PROBLEMS AND TASKS:
A) Answer these questions from the demand-forecasting text:
(i) What total mean MAPE does the devised integrated strategy obtain?
(ii) Under the NMAE criterion, the WT-SA-FFANN approach's total average error is what percentage of the microgrid's peak aggregate electricity demand?
(iii) Which figures depict the hourly normalized absolute error for weekdays and for weekends?
B) Return the passage of the demand-forecasting text from "Table 5 presents" up to and including "entire forecast horizon.", word for word.
-- start SELECTED TEXT --
Table 4 presents an effectiveness comparison between the devised integrated WT-SA-FFANN AI-based electricity demand forecasting strategy and other four strategies (Persistence, BP-FFANN, GA-FFANN, and PSO-FFANN), based on the MAPE criteria. The devised integrated strategy provides reduced forecast error; the total mean MAPE obtained is 2.95%. The devised strategy’s total mean MAPE increment compared to the other four strategies is 63.62%, 51.64%, 45.37% and 39.67%, respectively. The same training dataset is used for each of the presented approaches and each approach is implemented with its optimal parameters and setups.
Table 5 presents the electricity demand prediction accuracy assessment regarding the NMAE criterion, taking into account the devised integrated WT-SA-FFANN strategy and the other four strategies (Persistence, BP-FFANN, GA-FFANN, and PSO-FFANN).
Concerning the NMAE criterion as provided in Table 5, the devised WT-SA-FFANN integrated approach gives a total (all day types) average error representing 0.87% of the peak aggregate electricity demand of the microgrid for its day-ahead predictions across the entire forecast horizon.
The electricity demand prediction hourly normalized absolute error (NAE) (normalized by the maximum electricity demand), for all the considered models, are depicted in Figure 13 and Figure 14, respectively, for weekdays and weekends. It is shown in the figures that the devised WT-SA-FFANN based electricity demand forecasting integrated approach provides the lowest NAEs compared to the other four evaluated approaches. Moreover, the normalized absolute errors during weekends/holidays (non-working days) are lower than that of weekdays (working days). Also, the normalized absolute errors for winter and summer days are relatively lower compared to spring and fall days.
Besides the MAPE and NMAE criteria, regularity of forecasts is another key factor for comparing the performances of electricity demand prediction models. Table 6 provides the performance comparison between the devised integrated WT-SA-FFANN based electricity demand prediction strategy and the other four strategies (Persistence, BP-FFANN, GA-FFANN, and PSO-FFANN), based on the daily forecast error variance.
-- end SELECTED TEXT --
-- start RECORD LIST --
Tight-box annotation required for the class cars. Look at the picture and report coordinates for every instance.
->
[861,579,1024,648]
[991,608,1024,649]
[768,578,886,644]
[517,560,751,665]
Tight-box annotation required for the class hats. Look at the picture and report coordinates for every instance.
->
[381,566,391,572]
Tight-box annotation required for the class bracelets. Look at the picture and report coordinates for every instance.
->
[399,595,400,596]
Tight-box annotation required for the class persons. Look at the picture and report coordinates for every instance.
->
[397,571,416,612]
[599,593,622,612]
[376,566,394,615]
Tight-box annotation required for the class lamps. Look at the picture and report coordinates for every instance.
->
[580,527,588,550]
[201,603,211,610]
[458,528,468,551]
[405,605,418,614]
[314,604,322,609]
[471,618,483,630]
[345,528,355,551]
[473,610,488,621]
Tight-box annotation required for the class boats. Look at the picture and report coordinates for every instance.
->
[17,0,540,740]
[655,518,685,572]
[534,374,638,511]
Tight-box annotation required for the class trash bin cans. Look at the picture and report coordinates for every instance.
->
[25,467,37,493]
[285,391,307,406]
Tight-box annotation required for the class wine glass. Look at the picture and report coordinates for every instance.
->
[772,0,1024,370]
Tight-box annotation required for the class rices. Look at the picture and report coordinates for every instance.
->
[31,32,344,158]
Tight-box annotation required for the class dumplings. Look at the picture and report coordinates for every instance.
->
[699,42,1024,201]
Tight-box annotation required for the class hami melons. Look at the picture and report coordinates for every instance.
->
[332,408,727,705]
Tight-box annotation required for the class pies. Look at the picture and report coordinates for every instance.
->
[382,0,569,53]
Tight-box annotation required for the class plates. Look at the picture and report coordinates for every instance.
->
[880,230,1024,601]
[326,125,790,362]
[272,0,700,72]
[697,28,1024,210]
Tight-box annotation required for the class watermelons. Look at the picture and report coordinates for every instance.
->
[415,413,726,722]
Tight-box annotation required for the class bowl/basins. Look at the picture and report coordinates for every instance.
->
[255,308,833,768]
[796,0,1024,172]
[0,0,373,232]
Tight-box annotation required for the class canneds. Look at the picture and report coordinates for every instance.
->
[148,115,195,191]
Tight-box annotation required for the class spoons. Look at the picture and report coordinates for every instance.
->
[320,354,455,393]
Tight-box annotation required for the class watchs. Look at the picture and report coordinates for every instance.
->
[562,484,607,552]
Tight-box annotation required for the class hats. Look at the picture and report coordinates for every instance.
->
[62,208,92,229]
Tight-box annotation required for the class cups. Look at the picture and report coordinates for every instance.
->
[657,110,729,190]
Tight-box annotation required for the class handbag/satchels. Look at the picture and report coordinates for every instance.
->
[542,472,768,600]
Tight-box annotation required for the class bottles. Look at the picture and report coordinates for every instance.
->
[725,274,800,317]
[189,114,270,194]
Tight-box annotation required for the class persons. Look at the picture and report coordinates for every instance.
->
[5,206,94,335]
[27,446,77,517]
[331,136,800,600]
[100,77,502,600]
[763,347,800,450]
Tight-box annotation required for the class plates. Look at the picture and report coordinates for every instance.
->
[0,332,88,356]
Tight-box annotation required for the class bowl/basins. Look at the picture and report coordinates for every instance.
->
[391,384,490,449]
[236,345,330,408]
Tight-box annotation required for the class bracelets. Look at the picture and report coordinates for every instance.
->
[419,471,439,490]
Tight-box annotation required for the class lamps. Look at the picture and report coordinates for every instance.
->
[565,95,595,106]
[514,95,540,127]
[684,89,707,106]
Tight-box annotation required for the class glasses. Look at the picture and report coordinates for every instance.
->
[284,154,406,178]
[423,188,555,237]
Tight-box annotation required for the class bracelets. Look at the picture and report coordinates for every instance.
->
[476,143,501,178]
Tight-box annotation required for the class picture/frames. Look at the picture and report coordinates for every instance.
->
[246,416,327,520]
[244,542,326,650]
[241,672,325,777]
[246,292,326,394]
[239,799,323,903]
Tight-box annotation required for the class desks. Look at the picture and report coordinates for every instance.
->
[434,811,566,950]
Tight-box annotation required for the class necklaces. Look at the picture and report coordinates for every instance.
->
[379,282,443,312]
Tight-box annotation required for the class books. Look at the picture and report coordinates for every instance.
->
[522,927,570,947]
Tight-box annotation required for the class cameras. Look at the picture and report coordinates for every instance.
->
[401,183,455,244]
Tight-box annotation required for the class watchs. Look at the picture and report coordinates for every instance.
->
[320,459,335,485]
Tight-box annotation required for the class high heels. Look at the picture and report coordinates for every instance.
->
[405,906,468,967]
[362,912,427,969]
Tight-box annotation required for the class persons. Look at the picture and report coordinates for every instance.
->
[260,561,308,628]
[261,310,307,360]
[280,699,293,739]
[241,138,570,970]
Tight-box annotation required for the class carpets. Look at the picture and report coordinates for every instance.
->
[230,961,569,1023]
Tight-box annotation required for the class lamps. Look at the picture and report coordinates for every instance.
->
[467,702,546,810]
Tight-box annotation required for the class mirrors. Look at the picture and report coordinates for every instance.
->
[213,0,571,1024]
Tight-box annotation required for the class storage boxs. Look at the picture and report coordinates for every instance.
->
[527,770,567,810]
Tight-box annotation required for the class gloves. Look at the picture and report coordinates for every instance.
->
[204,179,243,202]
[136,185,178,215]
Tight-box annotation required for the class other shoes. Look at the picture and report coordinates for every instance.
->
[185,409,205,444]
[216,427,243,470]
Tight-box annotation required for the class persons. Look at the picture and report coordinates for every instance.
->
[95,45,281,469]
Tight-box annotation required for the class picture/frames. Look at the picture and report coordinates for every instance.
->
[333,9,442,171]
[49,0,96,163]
-- end RECORD LIST --
FINAL ANSWERS:
A)
(i) 2.95%
(ii) 0.87%
(iii) Figure 13 for weekdays and Figure 14 for weekends

B)
Table 5 presents the electricity demand prediction accuracy assessment regarding the NMAE criterion, taking into account the devised integrated WT-SA-FFANN strategy and the other four strategies (Persistence, BP-FFANN, GA-FFANN, and PSO-FFANN).
Concerning the NMAE criterion as provided in Table 5, the devised WT-SA-FFANN integrated approach gives a total (all day types) average error representing 0.87% of the peak aggregate electricity demand of the microgrid for its day-ahead predictions across the entire forecast horizon.